Count how many lines hold "States" in the records, and respond with that number by itself.

[Saved data entries]
==*==

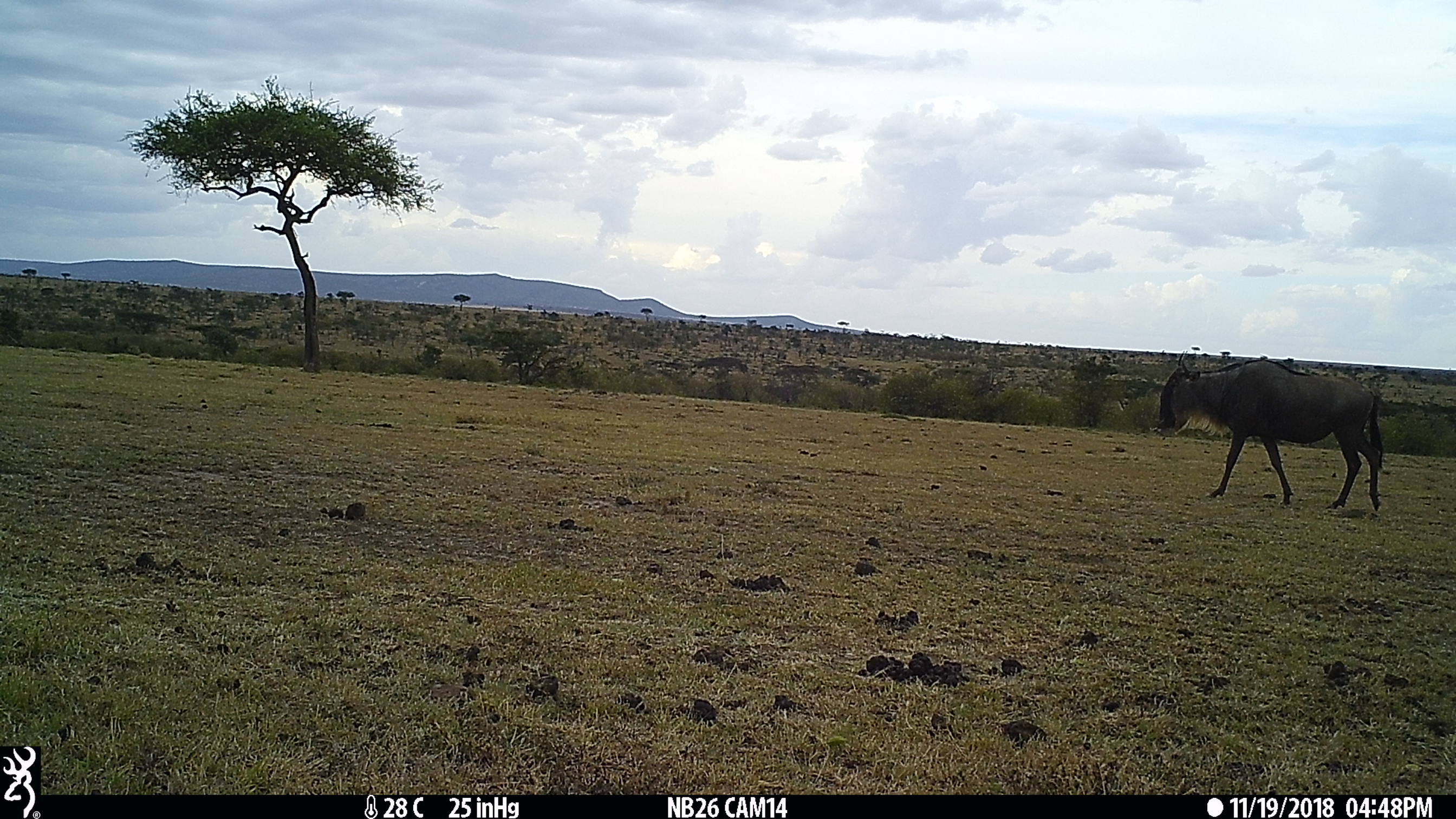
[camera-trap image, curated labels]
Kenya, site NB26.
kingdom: Animalia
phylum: Chordata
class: Mammalia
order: Artiodactyla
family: Bovidae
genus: Connochaetes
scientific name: Connochaetes taurinus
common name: blue wildebeest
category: wildebeest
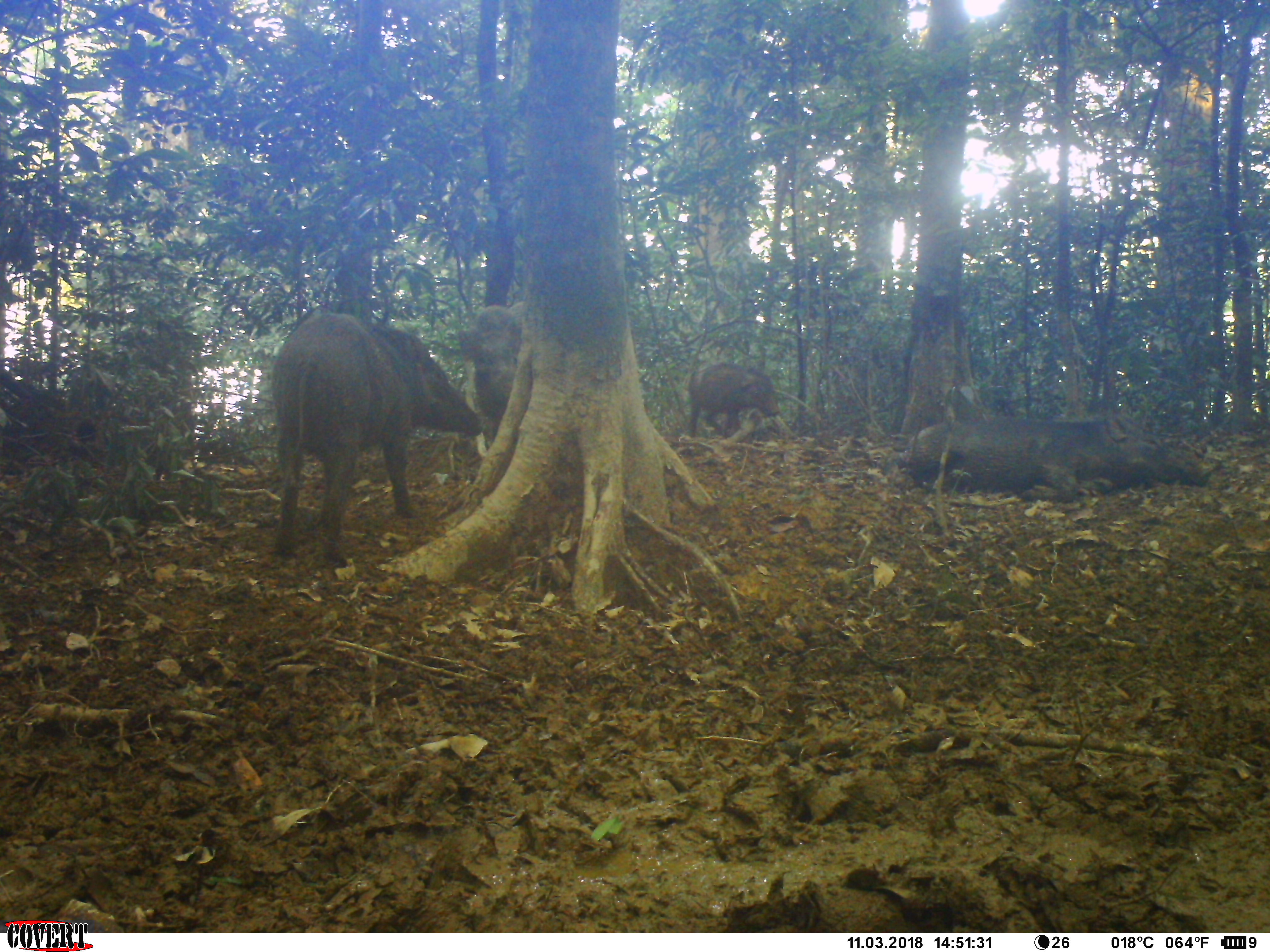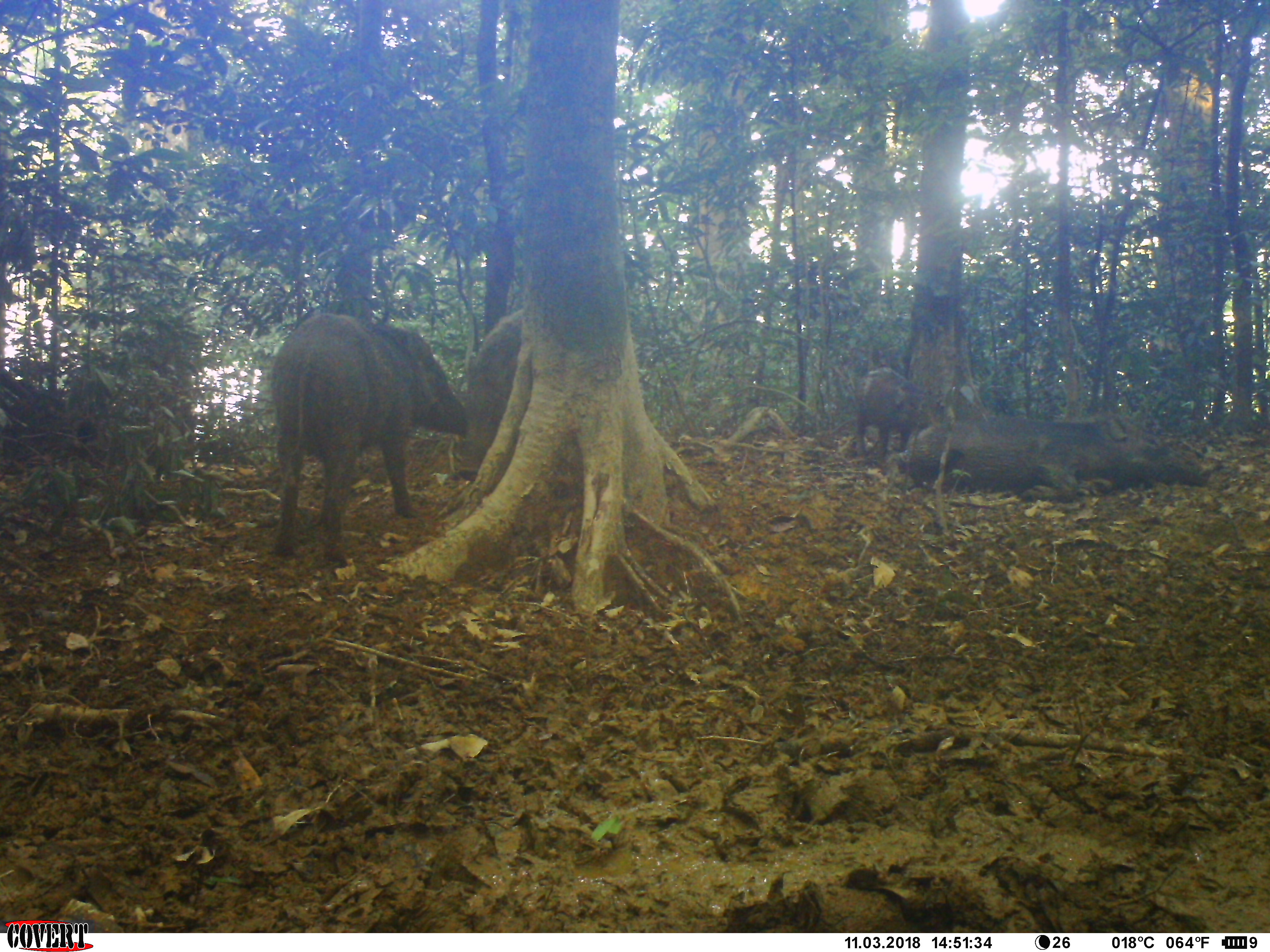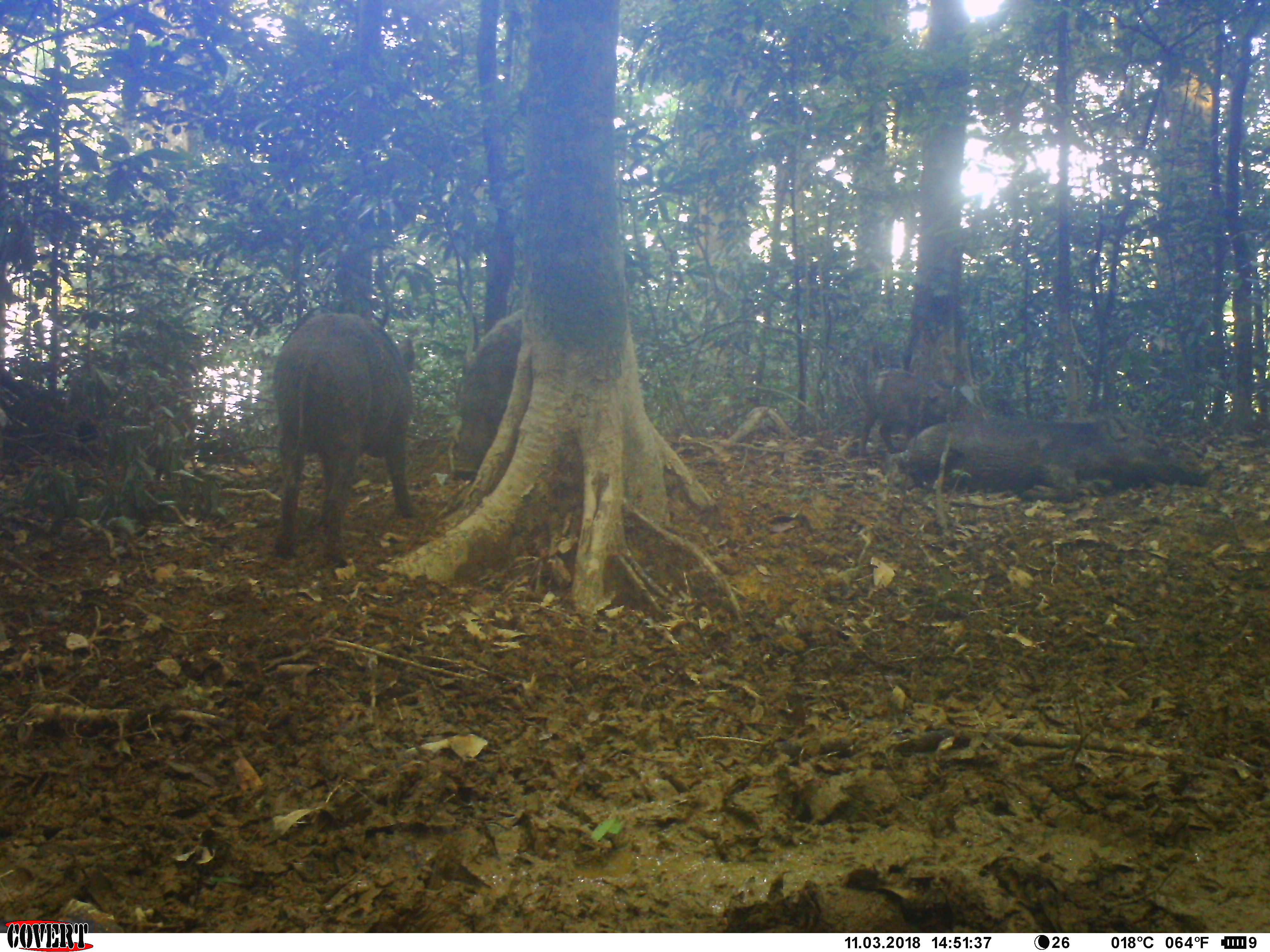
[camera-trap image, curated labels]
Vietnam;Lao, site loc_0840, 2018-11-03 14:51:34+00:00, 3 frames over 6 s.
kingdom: Animalia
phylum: Chordata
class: Mammalia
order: Artiodactyla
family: Suidae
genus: Sus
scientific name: Sus scrofa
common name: eurasian wild pig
Eurasian wild pig (Sus scrofa). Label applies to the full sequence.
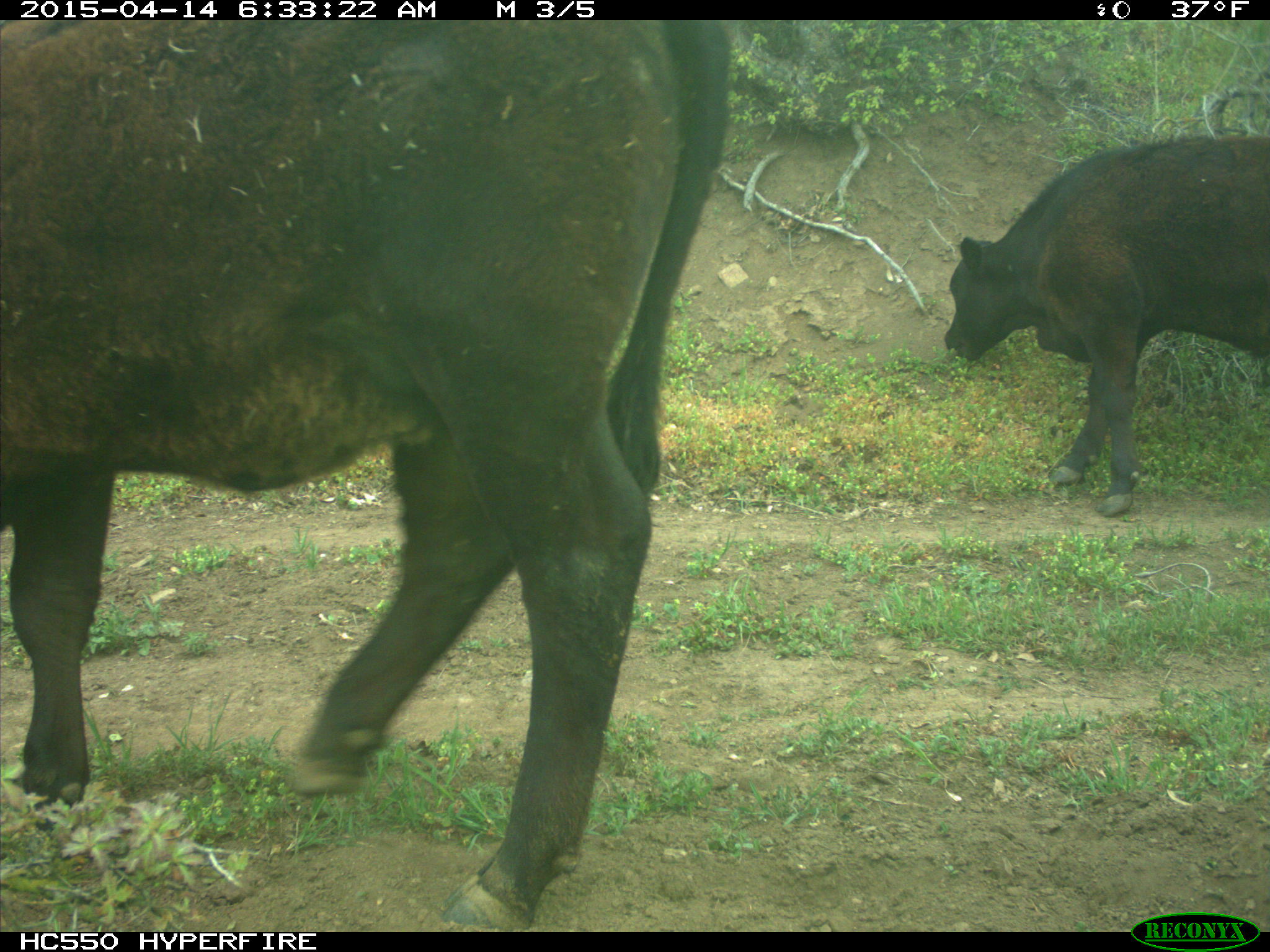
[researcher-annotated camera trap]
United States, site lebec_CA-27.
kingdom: Animalia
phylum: Chordata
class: Mammalia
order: Artiodactyla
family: Bovidae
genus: Bos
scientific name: Bos taurus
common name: domestic cow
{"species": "Bos taurus (domestic cow)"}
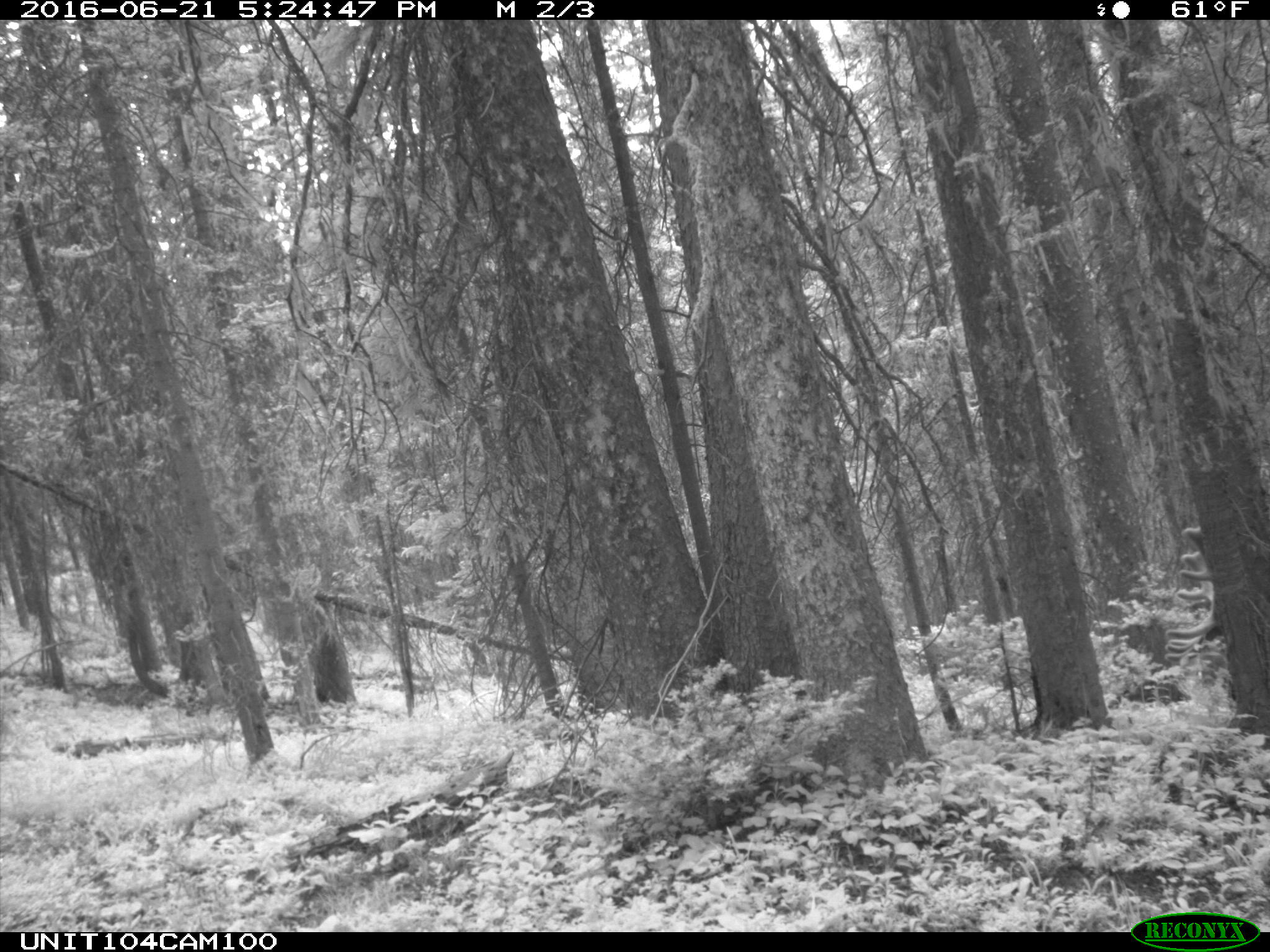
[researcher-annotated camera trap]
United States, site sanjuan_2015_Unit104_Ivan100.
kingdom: Animalia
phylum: Chordata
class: Mammalia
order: Artiodactyla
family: Cervidae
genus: Cervus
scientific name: Cervus elaphus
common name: red deer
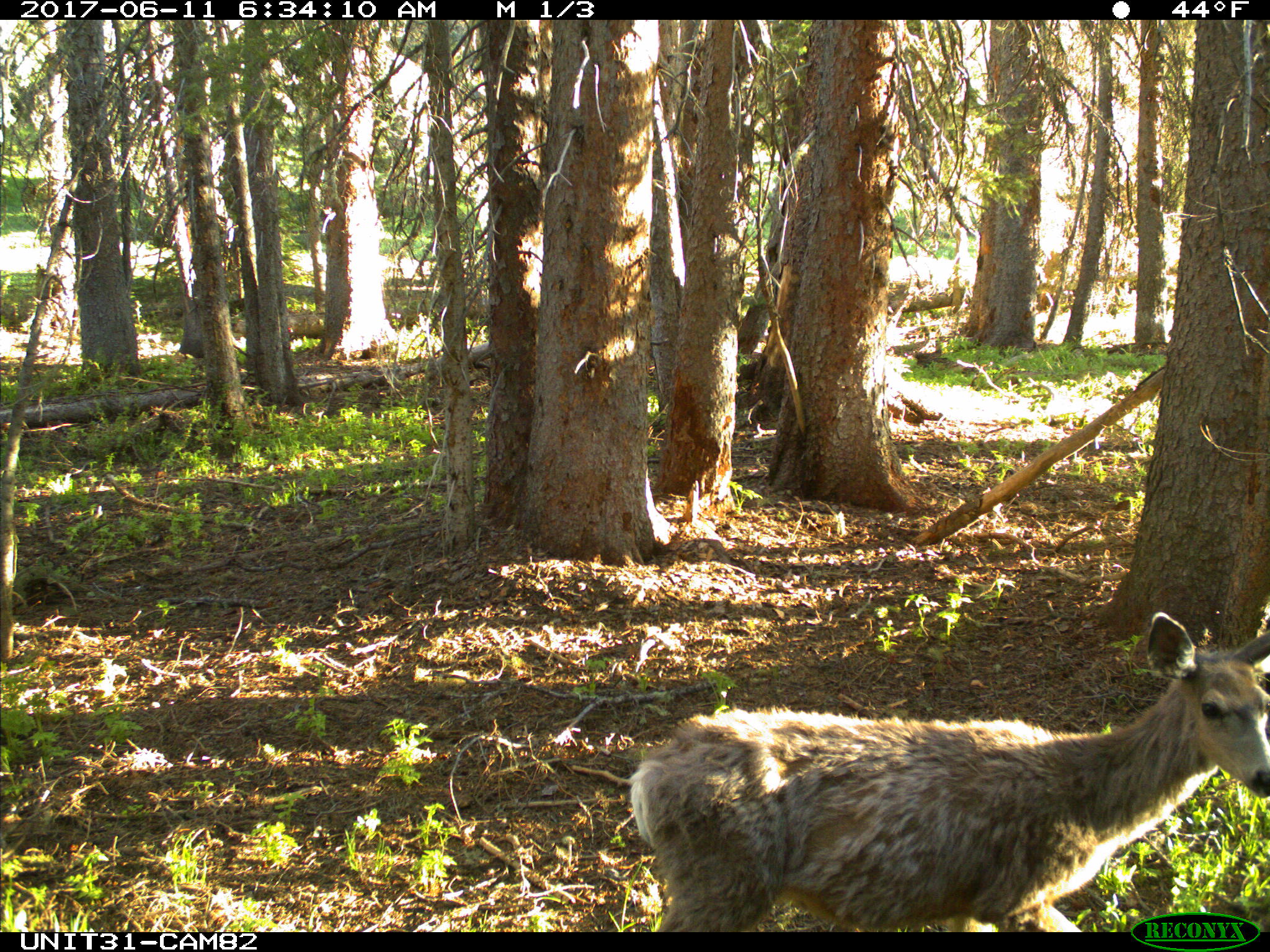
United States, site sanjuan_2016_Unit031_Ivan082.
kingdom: Animalia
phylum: Chordata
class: Mammalia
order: Artiodactyla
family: Cervidae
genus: Odocoileus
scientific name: Odocoileus hemionus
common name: mule deer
Odocoileus hemionus (mule deer).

==*==

#### RESPONSE TO THE TASK
3